### Dataset excerpt
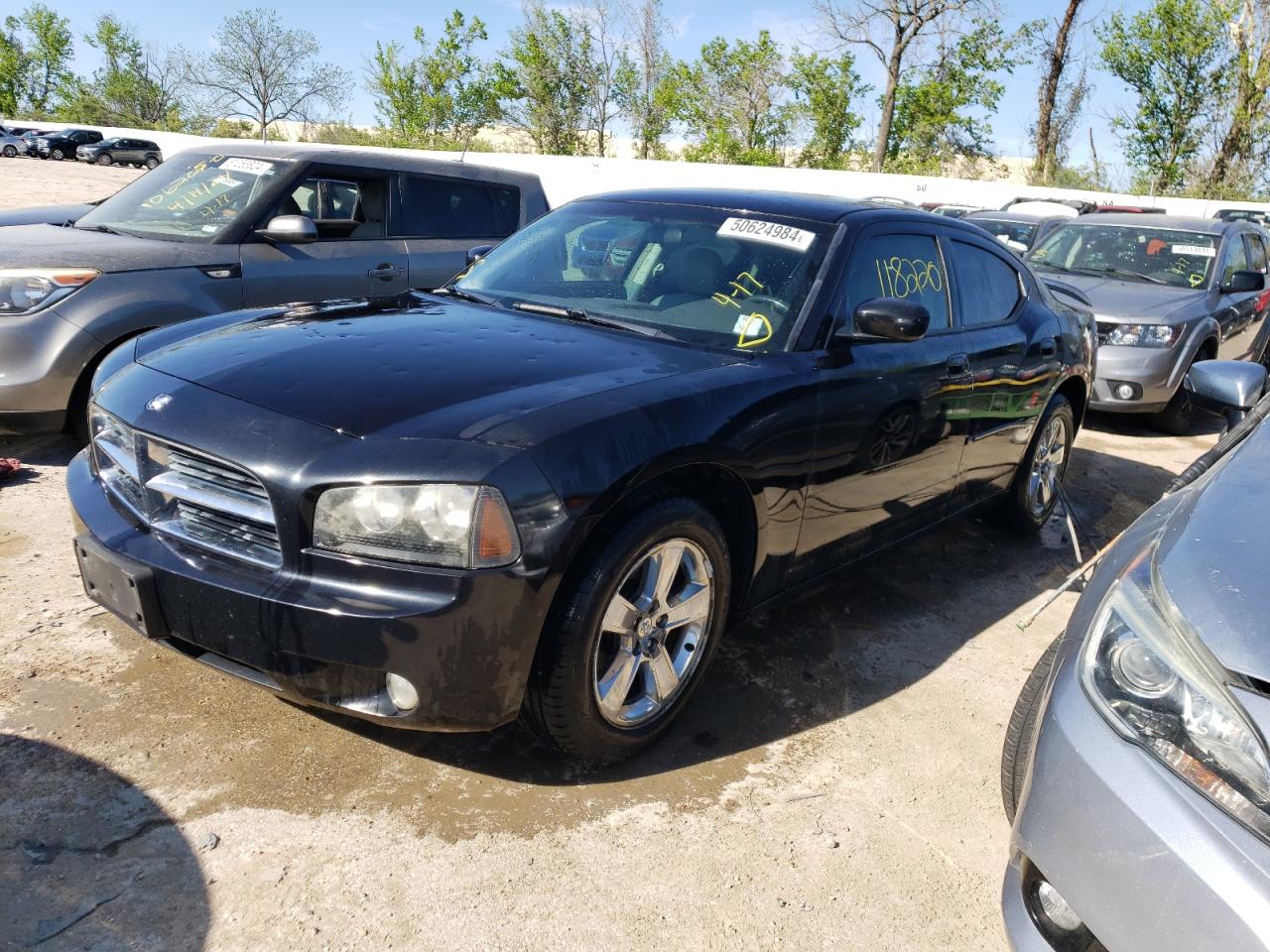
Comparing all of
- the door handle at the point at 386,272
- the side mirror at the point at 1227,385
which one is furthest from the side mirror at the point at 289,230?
the side mirror at the point at 1227,385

### Objective
Output every line of the entries above as a Markdown table with the columns "Row" and "Line", numbering the rows and skipping any blank lines. Leave the pictures out of the table.

### Solution below
| Row | Line |
|---|---|
| 1 | Comparing all of |
| 2 | - the door handle at the point at 386,272 |
| 3 | - the side mirror at the point at 1227,385 |
| 4 | which one is furthest from the side mirror at the point at 289,230? |
| 5 | the side mirror at the point at 1227,385 |